The width of each figure represents the population, while the height indicates the overall well-being of each group. Society A has a relatively small population of very well-off people, while Society A+ has a group of the same size and welfare level as in Society A plus another group of people with somewhat lower, but still quite positive, welfare. Based on the operative assumptions, Society A+ is preferable to Society A—the area of the rectangles is greater than the area of the single rectangle. But what about Society B? This scenario features the same population as that in Society A+, with slightly higher average welfare, so it seems to be the better of the second and third choices. Given that A+>A and B>A+, we have to conclude, by the transitive property, that B>A. So this analysis leads us to conclude that a society with a larger population is ethically preferable to a society with a smaller population enjoying slightly higher welfare. It’s a superior moral state to have more pretty happy people than half as many happier people.   

That conclusion may not seem too radical, by itself, but Parfit says it leads us down a slippery slope ending here:


If B is better than A, then Z—a society with a very large population but a quality of life that is just barely passable—must be superior to A as well. Translation: better to have a world with ten billion people living in mud huts with just enough food to survive and no literature, art or iTunes than a hundred million people living like kings.

Makes no sense, right? Tons of people living just above the misery line is a better state of affairs than, say, life for the 1 percent in America in 2013? Parfit agrees this sounds ridiculous, which is why he calls it the Repugnant Conclusion. To be clear, Parfit does not accept the conclusion—he does not believe that Z is actually superior to A—but he thinks it is very hard to construct a theory of population ethics that avoids it. (There are some attempts to steer clear of the repugnance; hardy souls can parse some of them here.)

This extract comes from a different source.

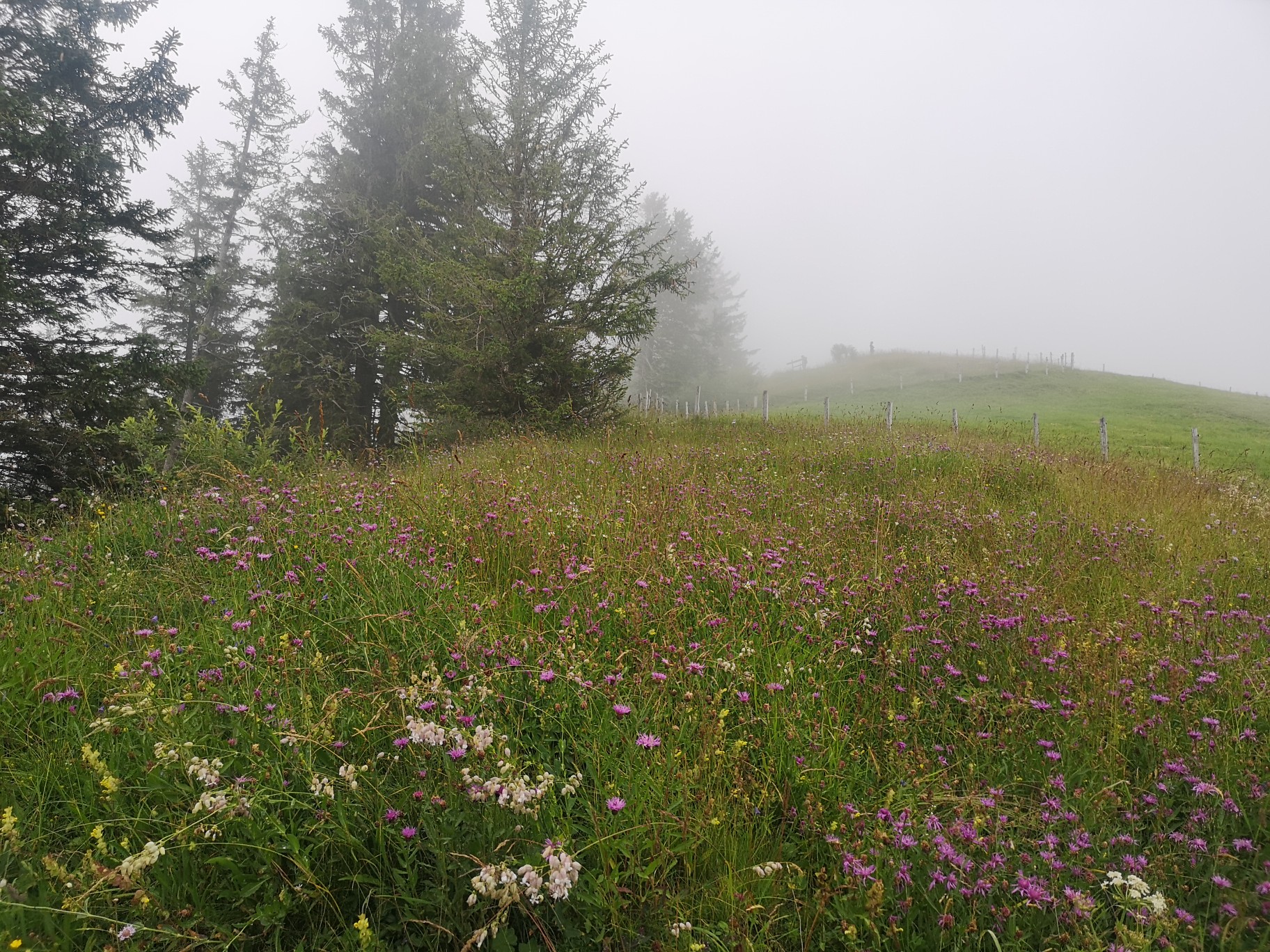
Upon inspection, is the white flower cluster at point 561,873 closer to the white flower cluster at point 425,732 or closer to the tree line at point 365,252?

Whether or not we think the Repugnant Conclusion is avoidable in theoretical terms, practically speaking, the future of humanity is edging closer to Z than to A or B. World population continues to grow, primarily in the poorest parts of the globe, while the most advanced countries that depend on steadily increasing numbers of young workers are facing intergenerational conflicts over resources in the decades to come. It’s enough to make one’s head spin. So have the baby, or don’t. Apparently, something unpleasant is likely to happen either way.